Opened 10 months ago

Last modified 9 months ago

#26240 new defect

Check Maxmind GeoIPLocation Database before distributing

Reported by: jvsg Owned by:
Priority: Medium Milestone: Tor: unspecified
Component: Core Tor/Tor Version:
Severity: Normal Keywords: GeoIP, Geoipdb, needs-proposal, metrics-geoip
Cc: dmr Actual Points:
Parent ID: Points:
Reviewer: Sponsor:

Description

Currently we're consuming Maxmind's (a company registered in the U.S) GeoIPLocation Database in Tor. Not just this goes against the principles of modern privacy that advocates non-reliance on any single organisation/product, but comes with some serious threats. A powerful adversary can impose it's control over Maxmind's database. This can be used to attack tor in a variety of ways:

  1. The Tor Network is constantly monitored for any suspicious spike in nodes, as it may be an indication of an oncoming/undergoing sybil attack. A powerful adversary can coerce Maxmind to map some specific IP address blocks to random countries. This may lead to people/scripts monitoring the network to not feel suspicious about this event, and would result in the adversary staying under the radar.
  1. A large percentage of people don't want the exit of their circuits to be located in certain countries where the communication is under surveillance. The powerful adversary knows this as well. Users generally add a line in their config that allows them to not form a circuit through nodes located in those locations. To overcome this, the adversary can coerce Maxmind to alter it's database to map some particular IP's to locations which the user thinks are havens of free speech.

Solution

I propose a system where instead of directly distributed maxmind's db to the users, we first check it for any anomalies.

This is how it works:

  1. The Dir Authorities fetch the GeoIPLocation DBs from all the companies (including Maxmind) located in distinct countries.
  1. Tor Nodes' location (from maxmind) are checked against other DBs as well. The location which appears in a majority of DB is considered authentic.
  1. All the Dir Authorities perform the above two steps periodically and independently of each other, and try to reach on a consensus.
  1. This DB is then distributed to the users along with any modifications from step 2.

What if locations differ in all/most of the DBs?

A case might arise where the locations for an IP differ in all/most of DBs, because these locations are just guesses and hence can be erroneous. However IMO,

  1. Most of the nodes are either run from large datacentres, which in all cases have the right GeoLocation mapped to their IP addr range.
  1. Even if the nodes are run from home on a static IP, usually the whois records are well kept, which help companies such as maxmind fetch data for their DBs.

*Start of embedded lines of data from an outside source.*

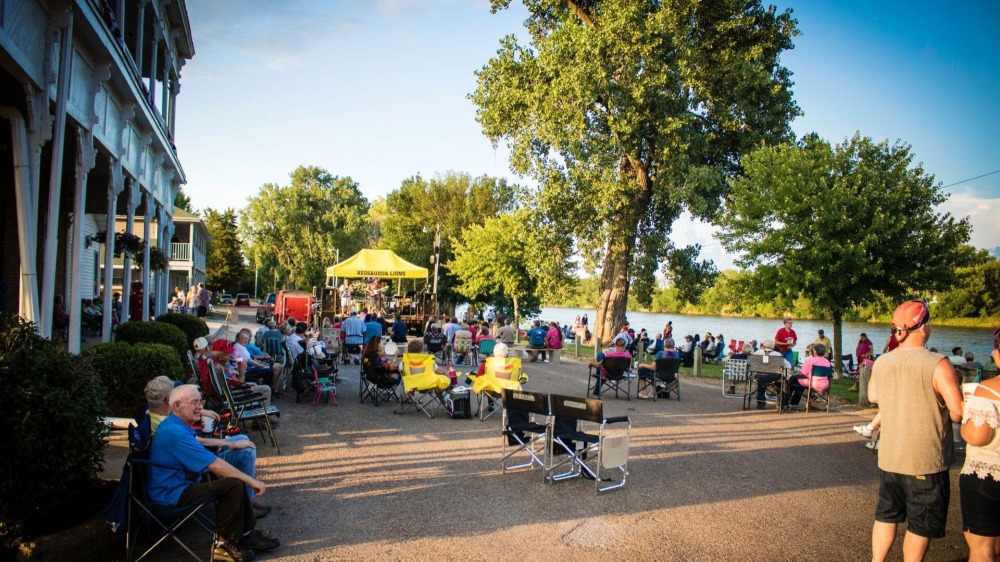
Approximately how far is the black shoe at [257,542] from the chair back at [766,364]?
369 inches

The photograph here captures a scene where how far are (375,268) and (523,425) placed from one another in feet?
52.0

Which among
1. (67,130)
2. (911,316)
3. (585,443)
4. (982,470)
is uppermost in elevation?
(67,130)

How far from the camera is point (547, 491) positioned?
5965 millimetres

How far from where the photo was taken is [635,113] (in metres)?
19.2

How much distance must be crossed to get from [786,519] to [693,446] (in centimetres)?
273

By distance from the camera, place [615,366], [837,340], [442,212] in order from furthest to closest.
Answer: [442,212] → [837,340] → [615,366]

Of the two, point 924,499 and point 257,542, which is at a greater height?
point 924,499

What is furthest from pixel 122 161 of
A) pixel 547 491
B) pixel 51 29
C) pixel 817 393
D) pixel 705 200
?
pixel 705 200

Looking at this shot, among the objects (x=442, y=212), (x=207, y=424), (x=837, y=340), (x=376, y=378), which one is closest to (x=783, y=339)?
(x=837, y=340)

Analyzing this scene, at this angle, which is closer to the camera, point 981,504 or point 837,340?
point 981,504

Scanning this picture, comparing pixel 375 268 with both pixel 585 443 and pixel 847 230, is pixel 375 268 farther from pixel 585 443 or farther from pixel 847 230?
pixel 585 443

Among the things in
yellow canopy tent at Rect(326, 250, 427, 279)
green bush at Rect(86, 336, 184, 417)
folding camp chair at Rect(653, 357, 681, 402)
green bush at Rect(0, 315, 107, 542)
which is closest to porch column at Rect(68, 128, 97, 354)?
green bush at Rect(86, 336, 184, 417)

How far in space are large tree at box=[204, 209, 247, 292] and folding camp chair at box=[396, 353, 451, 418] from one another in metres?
55.2

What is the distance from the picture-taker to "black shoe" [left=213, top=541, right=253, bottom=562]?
13.4 ft
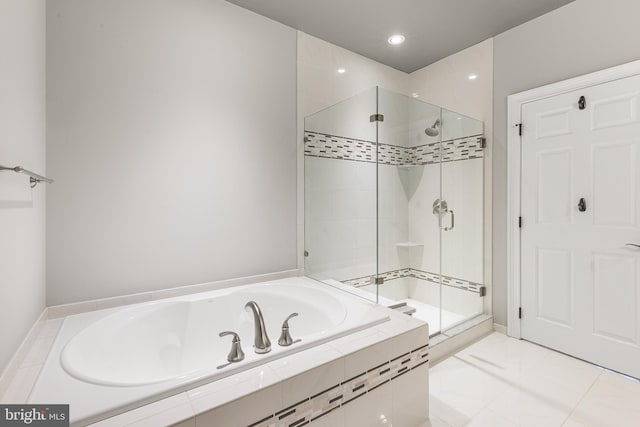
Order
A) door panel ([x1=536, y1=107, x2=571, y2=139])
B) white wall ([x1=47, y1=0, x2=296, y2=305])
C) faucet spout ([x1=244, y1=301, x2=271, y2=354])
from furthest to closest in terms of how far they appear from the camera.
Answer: door panel ([x1=536, y1=107, x2=571, y2=139]) < white wall ([x1=47, y1=0, x2=296, y2=305]) < faucet spout ([x1=244, y1=301, x2=271, y2=354])

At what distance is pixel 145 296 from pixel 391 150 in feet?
6.47

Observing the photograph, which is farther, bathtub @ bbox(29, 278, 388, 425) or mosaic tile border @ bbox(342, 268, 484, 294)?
mosaic tile border @ bbox(342, 268, 484, 294)

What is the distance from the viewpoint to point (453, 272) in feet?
9.00

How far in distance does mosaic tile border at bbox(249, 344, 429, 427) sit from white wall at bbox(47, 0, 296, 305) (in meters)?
1.26

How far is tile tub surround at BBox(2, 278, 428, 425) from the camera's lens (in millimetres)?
930

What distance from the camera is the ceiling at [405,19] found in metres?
2.23

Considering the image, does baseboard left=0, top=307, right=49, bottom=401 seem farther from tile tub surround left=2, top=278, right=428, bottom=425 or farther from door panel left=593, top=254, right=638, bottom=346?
door panel left=593, top=254, right=638, bottom=346

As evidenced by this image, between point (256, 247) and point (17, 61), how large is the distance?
159cm

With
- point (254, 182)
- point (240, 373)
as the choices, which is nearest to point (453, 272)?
point (254, 182)

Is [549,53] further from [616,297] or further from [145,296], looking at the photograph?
[145,296]

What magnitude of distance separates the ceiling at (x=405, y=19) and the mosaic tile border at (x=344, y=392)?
92.6 inches

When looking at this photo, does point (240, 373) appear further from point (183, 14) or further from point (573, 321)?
point (573, 321)

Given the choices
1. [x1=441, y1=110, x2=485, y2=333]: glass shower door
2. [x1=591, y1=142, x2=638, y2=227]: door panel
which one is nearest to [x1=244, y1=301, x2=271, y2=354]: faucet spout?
[x1=441, y1=110, x2=485, y2=333]: glass shower door

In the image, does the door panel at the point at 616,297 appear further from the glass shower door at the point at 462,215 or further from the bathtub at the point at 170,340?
the bathtub at the point at 170,340
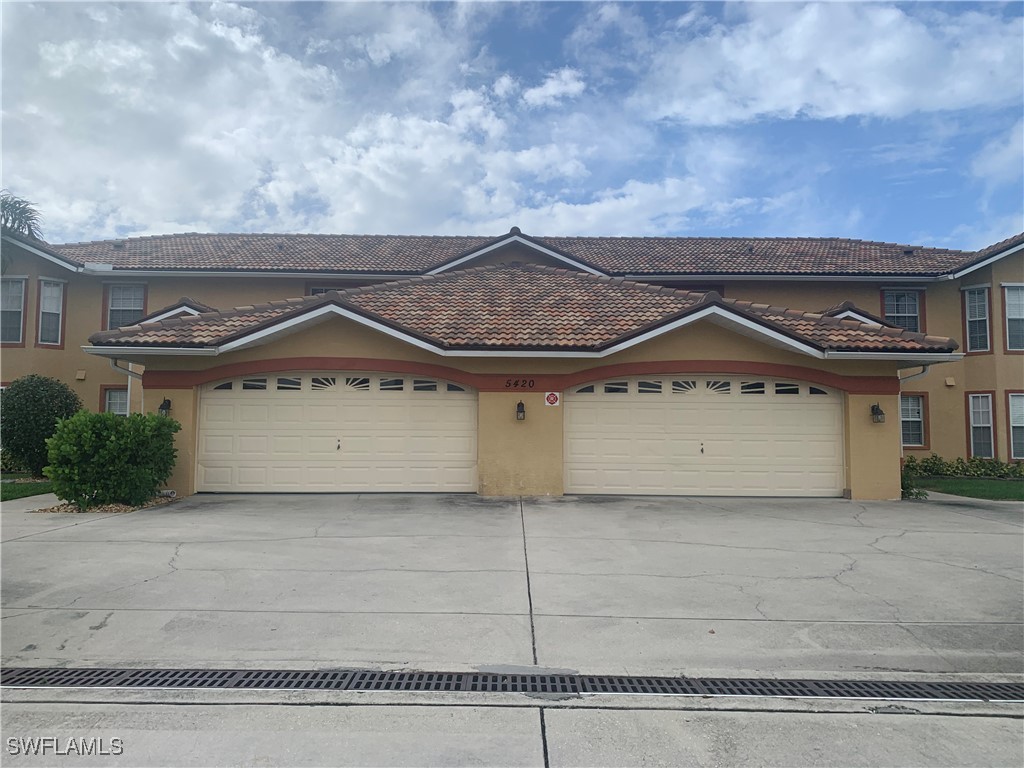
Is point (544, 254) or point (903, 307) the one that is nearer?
point (903, 307)

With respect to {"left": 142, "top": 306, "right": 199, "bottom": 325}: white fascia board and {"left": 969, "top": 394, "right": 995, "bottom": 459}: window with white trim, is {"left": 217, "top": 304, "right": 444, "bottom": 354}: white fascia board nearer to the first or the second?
{"left": 142, "top": 306, "right": 199, "bottom": 325}: white fascia board

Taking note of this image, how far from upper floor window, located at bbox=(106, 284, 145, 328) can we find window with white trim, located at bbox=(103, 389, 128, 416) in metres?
A: 1.87

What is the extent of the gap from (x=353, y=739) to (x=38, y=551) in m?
6.29

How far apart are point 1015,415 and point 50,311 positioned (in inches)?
1047

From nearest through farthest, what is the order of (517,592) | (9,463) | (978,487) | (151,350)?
1. (517,592)
2. (151,350)
3. (978,487)
4. (9,463)

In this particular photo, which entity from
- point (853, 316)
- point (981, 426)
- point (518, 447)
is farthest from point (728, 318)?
point (981, 426)

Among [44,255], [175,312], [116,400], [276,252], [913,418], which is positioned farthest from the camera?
[276,252]

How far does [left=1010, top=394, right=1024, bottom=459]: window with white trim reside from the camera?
17734 mm

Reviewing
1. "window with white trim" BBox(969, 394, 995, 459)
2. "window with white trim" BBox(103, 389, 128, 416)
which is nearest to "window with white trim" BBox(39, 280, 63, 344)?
"window with white trim" BBox(103, 389, 128, 416)

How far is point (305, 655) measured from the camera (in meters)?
→ 4.93

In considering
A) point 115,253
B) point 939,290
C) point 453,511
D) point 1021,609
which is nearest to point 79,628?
point 453,511

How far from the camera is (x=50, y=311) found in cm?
1823

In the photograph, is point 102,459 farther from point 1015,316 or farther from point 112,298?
point 1015,316

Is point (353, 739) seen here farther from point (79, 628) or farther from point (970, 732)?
point (970, 732)
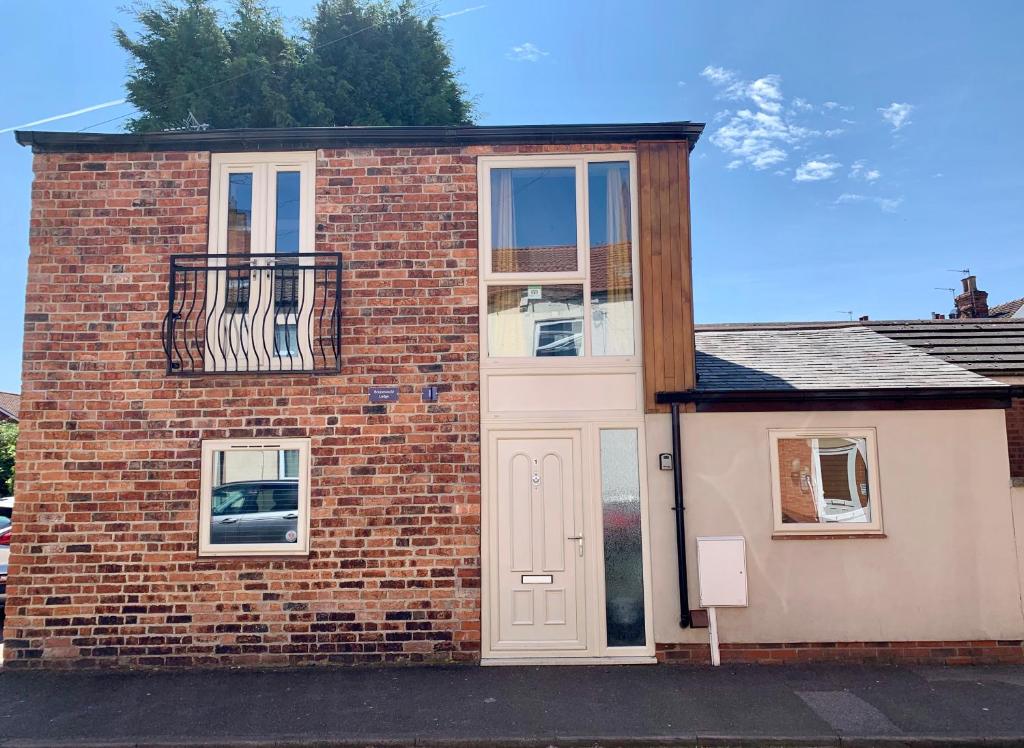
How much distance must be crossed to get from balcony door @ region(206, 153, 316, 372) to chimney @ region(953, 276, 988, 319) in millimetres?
16025

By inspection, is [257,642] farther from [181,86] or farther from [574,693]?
[181,86]

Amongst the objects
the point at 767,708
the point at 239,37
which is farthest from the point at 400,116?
the point at 767,708

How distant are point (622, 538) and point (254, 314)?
398 centimetres

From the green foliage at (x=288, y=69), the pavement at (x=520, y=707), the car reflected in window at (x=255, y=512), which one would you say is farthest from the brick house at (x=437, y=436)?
the green foliage at (x=288, y=69)

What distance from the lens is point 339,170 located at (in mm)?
6879

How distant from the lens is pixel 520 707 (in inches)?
209

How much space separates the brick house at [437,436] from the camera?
6.36 metres

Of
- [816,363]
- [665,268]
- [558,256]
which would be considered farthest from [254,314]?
[816,363]

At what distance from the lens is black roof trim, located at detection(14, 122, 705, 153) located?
6.78 metres

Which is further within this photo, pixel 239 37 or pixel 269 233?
pixel 239 37

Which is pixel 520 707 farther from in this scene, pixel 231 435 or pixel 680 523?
pixel 231 435

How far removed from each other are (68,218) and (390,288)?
3.13 metres

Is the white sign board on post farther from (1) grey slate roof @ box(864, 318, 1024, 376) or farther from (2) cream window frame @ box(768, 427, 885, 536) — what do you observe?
(1) grey slate roof @ box(864, 318, 1024, 376)

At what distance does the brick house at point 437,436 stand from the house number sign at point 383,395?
0.06 metres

So, false positives would be very few. Even if there are some, we can ban the IP addr from participating in the network until the issue is resolved. Or we can be a little liberal and allow them to participate given that there isnt a spike in number of nodes recently.

What about DB licenses?

Only the Dir Auths have to pay to get DBs in addition to the freely available maxmind DB. The DB that we will distribute to the users would just be maxmind (with some possible modifications)

Child Tickets

Change History (7)

comment:1 Changed 10 months ago by irl

#25542 may be relevant.

comment:2 Changed 9 months ago by dgoulet

Component: Core TorCore Tor/Tor
Milestone: Tor: unspecified

comment:3 Changed 9 months ago by dmr

Cc: dmr added

comment:4 Changed 9 months ago by teor

Keywords: needs-proposal added

This idea needs a proposal. Here is our proposals process:
https://gitweb.torproject.org/torspec.git/tree/proposals/001-process.txt

Here is my feedback on your idea:

I don't believe we can make an unreliable database into a reliable database, using other unreliable databases. The definition of "location" is ambiguous: it can mean the location of any company in the chain of companies owning the data center, or the physical location of the data center. Until providers fix the definition, the data will never be accurate.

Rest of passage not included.